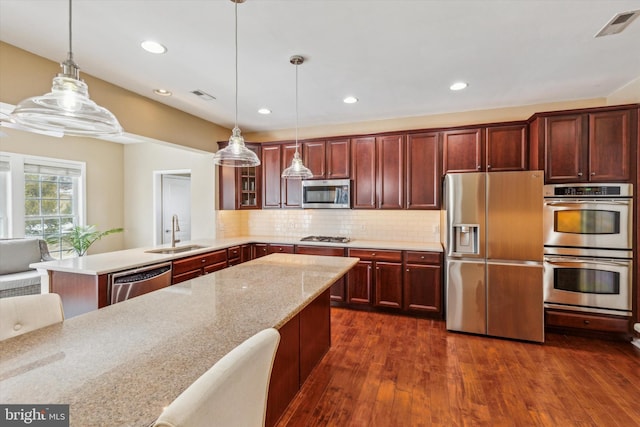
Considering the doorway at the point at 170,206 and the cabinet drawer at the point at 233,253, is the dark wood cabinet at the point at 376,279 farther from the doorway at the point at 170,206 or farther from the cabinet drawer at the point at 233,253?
the doorway at the point at 170,206

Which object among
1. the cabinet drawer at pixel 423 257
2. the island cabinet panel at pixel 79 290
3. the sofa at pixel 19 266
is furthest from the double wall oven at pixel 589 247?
the sofa at pixel 19 266

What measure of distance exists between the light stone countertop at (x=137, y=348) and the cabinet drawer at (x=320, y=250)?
7.11 feet

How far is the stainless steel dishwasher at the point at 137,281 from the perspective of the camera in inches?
101

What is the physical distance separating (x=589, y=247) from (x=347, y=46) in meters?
3.18

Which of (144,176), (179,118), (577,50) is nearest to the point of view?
(577,50)

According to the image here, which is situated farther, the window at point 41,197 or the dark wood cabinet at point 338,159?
the window at point 41,197

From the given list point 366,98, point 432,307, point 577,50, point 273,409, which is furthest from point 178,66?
point 432,307

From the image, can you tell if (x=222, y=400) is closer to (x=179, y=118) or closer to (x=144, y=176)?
(x=179, y=118)

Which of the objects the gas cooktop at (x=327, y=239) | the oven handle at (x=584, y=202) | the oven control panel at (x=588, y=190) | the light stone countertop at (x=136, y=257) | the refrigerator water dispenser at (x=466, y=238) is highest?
the oven control panel at (x=588, y=190)

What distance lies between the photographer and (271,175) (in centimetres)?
466

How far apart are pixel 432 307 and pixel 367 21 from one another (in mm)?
3164

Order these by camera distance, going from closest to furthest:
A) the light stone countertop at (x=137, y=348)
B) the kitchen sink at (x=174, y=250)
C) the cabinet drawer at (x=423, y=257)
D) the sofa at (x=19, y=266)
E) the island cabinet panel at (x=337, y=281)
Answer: the light stone countertop at (x=137, y=348)
the kitchen sink at (x=174, y=250)
the cabinet drawer at (x=423, y=257)
the sofa at (x=19, y=266)
the island cabinet panel at (x=337, y=281)

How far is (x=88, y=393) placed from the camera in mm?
786

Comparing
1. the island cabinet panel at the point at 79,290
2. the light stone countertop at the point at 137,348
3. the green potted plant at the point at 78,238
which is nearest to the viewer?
the light stone countertop at the point at 137,348
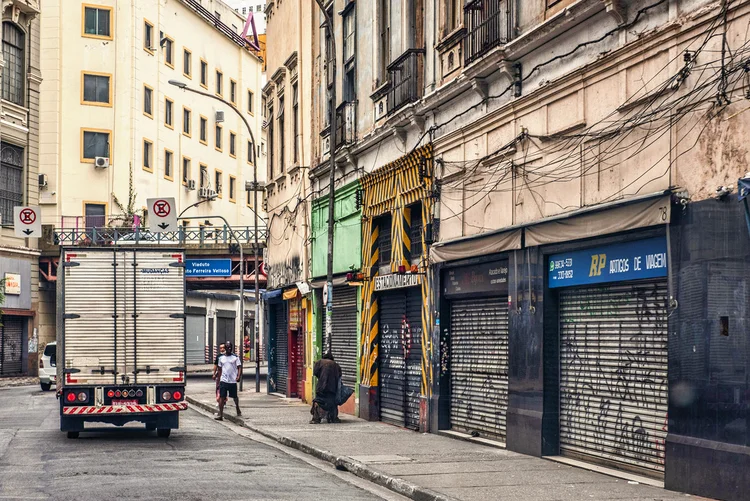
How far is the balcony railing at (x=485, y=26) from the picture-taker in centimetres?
1634

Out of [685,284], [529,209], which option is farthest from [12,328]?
[685,284]

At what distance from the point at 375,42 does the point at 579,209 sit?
10431 mm

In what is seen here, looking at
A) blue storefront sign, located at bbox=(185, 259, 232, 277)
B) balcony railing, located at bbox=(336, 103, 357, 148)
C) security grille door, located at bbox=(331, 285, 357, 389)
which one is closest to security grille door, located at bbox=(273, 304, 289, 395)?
security grille door, located at bbox=(331, 285, 357, 389)

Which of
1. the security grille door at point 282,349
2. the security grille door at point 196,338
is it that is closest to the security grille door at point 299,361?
the security grille door at point 282,349

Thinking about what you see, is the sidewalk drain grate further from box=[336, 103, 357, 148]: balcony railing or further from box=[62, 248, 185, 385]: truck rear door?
box=[336, 103, 357, 148]: balcony railing

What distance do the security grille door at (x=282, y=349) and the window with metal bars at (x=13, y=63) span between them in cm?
2172

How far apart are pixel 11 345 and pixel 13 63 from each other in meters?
12.8

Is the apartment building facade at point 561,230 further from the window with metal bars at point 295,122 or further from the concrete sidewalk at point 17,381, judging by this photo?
the concrete sidewalk at point 17,381

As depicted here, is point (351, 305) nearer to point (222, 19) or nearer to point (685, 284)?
point (685, 284)

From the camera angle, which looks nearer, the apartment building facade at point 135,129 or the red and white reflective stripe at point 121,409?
the red and white reflective stripe at point 121,409

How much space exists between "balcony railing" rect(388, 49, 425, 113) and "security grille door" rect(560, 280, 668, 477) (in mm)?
6885

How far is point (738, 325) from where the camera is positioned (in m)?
10.8

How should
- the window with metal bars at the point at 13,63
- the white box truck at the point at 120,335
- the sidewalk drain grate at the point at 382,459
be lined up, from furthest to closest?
the window with metal bars at the point at 13,63 → the white box truck at the point at 120,335 → the sidewalk drain grate at the point at 382,459

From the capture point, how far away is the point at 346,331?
25.7 meters
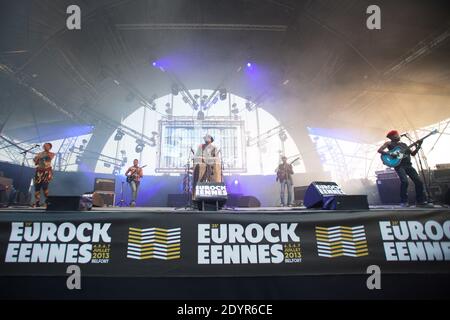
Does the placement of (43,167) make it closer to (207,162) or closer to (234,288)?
(207,162)

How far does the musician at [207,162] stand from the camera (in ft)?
21.1

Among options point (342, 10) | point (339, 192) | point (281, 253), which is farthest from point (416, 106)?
point (281, 253)

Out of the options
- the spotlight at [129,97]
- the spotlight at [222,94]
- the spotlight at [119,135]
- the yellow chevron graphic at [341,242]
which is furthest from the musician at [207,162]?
the spotlight at [119,135]

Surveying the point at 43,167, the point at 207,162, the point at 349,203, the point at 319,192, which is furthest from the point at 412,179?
the point at 43,167

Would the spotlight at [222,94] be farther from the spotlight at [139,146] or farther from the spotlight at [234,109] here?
the spotlight at [139,146]

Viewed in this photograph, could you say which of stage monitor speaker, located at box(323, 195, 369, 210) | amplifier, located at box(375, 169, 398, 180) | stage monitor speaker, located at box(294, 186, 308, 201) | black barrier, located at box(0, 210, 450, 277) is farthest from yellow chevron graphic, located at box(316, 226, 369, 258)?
stage monitor speaker, located at box(294, 186, 308, 201)

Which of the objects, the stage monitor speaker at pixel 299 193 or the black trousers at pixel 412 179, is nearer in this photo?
the black trousers at pixel 412 179

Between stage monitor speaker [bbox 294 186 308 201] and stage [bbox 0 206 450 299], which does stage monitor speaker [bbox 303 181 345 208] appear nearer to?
stage [bbox 0 206 450 299]

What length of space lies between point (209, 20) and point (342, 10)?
4230 mm

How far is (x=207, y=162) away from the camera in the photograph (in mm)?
6434

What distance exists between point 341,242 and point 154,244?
182 cm

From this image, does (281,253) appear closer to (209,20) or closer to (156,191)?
(209,20)

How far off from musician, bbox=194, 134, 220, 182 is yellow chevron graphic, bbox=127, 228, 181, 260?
411cm

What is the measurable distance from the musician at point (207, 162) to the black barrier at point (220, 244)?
4.07m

++++++++

# [Goal of the exercise]
Give every record back exactly as it reads, with no images.

# [Written reply]
Considering the doorway at the point at 170,206 and the cabinet drawer at the point at 233,253, is the dark wood cabinet at the point at 376,279 farther from the doorway at the point at 170,206 or farther from the cabinet drawer at the point at 233,253?
the doorway at the point at 170,206

Which object among
1. the cabinet drawer at pixel 423 257
2. the island cabinet panel at pixel 79 290
3. the sofa at pixel 19 266
is furthest from the double wall oven at pixel 589 247?
the sofa at pixel 19 266

What measure of distance exists between the light stone countertop at (x=137, y=348) and the cabinet drawer at (x=320, y=250)?
7.11 feet

How far is the stainless steel dishwasher at the point at 137,281 from the perspective of the camera in inches?
101

What is the physical distance separating (x=589, y=247) from (x=347, y=46) in meters?
3.18

Which of (144,176), (179,118), (577,50) is nearest to the point of view?
(577,50)

According to the image here, which is situated farther, the window at point 41,197 or the dark wood cabinet at point 338,159?
the window at point 41,197

From the given list point 366,98, point 432,307, point 577,50, point 273,409, which is furthest from point 178,66?
point 432,307

From the image, can you tell if (x=222, y=400) is closer to (x=179, y=118) or closer to (x=144, y=176)?
(x=179, y=118)

Which of the objects the gas cooktop at (x=327, y=239) | the oven handle at (x=584, y=202) | the oven control panel at (x=588, y=190) | the light stone countertop at (x=136, y=257) | the refrigerator water dispenser at (x=466, y=238) is highest?
the oven control panel at (x=588, y=190)

What distance lies between the photographer and (271,175) (in centimetres)?
466

How far apart are pixel 432 307 and pixel 367 21 from one another (in mm)?
3164

Order these by camera distance, going from closest to furthest:
A) the light stone countertop at (x=137, y=348)
B) the kitchen sink at (x=174, y=250)
C) the cabinet drawer at (x=423, y=257)
D) the sofa at (x=19, y=266)
E) the island cabinet panel at (x=337, y=281)
Answer: the light stone countertop at (x=137, y=348)
the kitchen sink at (x=174, y=250)
the cabinet drawer at (x=423, y=257)
the sofa at (x=19, y=266)
the island cabinet panel at (x=337, y=281)

How far is (x=88, y=393) placed from the camera in mm?
786

Comparing
1. the island cabinet panel at the point at 79,290
2. the light stone countertop at the point at 137,348
3. the green potted plant at the point at 78,238
which is nearest to the viewer?
the light stone countertop at the point at 137,348
How far is the balcony railing at (x=485, y=26) from the picture-taker in centimetres?
1634

Out of [685,284], [529,209], which option is farthest from [12,328]?
[685,284]

At what distance from the point at 375,42 does the point at 579,209 sit?
10431 mm

In what is seen here, looking at
A) blue storefront sign, located at bbox=(185, 259, 232, 277)
B) balcony railing, located at bbox=(336, 103, 357, 148)
C) security grille door, located at bbox=(331, 285, 357, 389)
which one is closest to security grille door, located at bbox=(273, 304, 289, 395)?
security grille door, located at bbox=(331, 285, 357, 389)

Which of
1. the security grille door at point 282,349
2. the security grille door at point 196,338
is it that is closest to the security grille door at point 299,361?
the security grille door at point 282,349

Thinking about what you see, is the sidewalk drain grate further from box=[336, 103, 357, 148]: balcony railing or further from box=[62, 248, 185, 385]: truck rear door?
box=[336, 103, 357, 148]: balcony railing

What distance do the security grille door at (x=282, y=349) and the window with metal bars at (x=13, y=63) span between them in cm?
2172

How far apart are pixel 11 345 and pixel 13 63 from each other in meters?
12.8

Is the apartment building facade at point 561,230 further from the window with metal bars at point 295,122 or further from the concrete sidewalk at point 17,381, judging by this photo?
the concrete sidewalk at point 17,381

As depicted here, is point (351, 305) nearer to point (222, 19) or nearer to point (685, 284)?
point (685, 284)

From the camera angle, which looks nearer, the apartment building facade at point 135,129 or the red and white reflective stripe at point 121,409?
the red and white reflective stripe at point 121,409

How much space exists between "balcony railing" rect(388, 49, 425, 113) and "security grille door" rect(560, 280, 668, 477) (in mm)?
6885

How far is point (738, 325) from where the camera is positioned (in m)?
10.8

How should
- the window with metal bars at the point at 13,63
- the white box truck at the point at 120,335
- the sidewalk drain grate at the point at 382,459
be lined up, from furthest to closest?
the window with metal bars at the point at 13,63 → the white box truck at the point at 120,335 → the sidewalk drain grate at the point at 382,459

From the capture point, how far away is the point at 346,331?
25.7 meters
Does the placement of (43,167) make it closer to (207,162) or closer to (234,288)?
(207,162)

How far does the musician at [207,162] stand from the camera (in ft)?
21.1

Among options point (342, 10) | point (339, 192) | point (281, 253), which is farthest from point (416, 106)?
point (281, 253)

Out of the options
- the spotlight at [129,97]
- the spotlight at [222,94]
- the spotlight at [119,135]
- the yellow chevron graphic at [341,242]
which is furthest from the musician at [207,162]?
the spotlight at [119,135]

Surveying the point at 43,167, the point at 207,162, the point at 349,203, the point at 319,192, which is furthest from the point at 412,179?
the point at 43,167

Would the spotlight at [222,94] be farther from the spotlight at [139,146] or farther from the spotlight at [234,109] here?
the spotlight at [139,146]

Viewed in this photograph, could you say which of stage monitor speaker, located at box(323, 195, 369, 210) | amplifier, located at box(375, 169, 398, 180) | stage monitor speaker, located at box(294, 186, 308, 201) | black barrier, located at box(0, 210, 450, 277) is farthest from yellow chevron graphic, located at box(316, 226, 369, 258)?
stage monitor speaker, located at box(294, 186, 308, 201)

Which of the objects, the stage monitor speaker at pixel 299 193 or the black trousers at pixel 412 179, is nearer in this photo?
the black trousers at pixel 412 179

Between stage monitor speaker [bbox 294 186 308 201] and stage [bbox 0 206 450 299], which does stage monitor speaker [bbox 303 181 345 208] appear nearer to?
stage [bbox 0 206 450 299]

What length of space lies between point (209, 20) and point (342, 10)?
4230 mm

How far is (x=207, y=162) away from the camera in the photograph (in mm)?
6434

What distance exists between point 341,242 and point 154,244?
182 cm

From this image, does (281,253) appear closer to (209,20) or closer to (156,191)?
(209,20)

How far off from musician, bbox=194, 134, 220, 182 is yellow chevron graphic, bbox=127, 228, 181, 260?
411cm

What is the measurable distance from the musician at point (207, 162) to the black barrier at point (220, 244)?
4.07m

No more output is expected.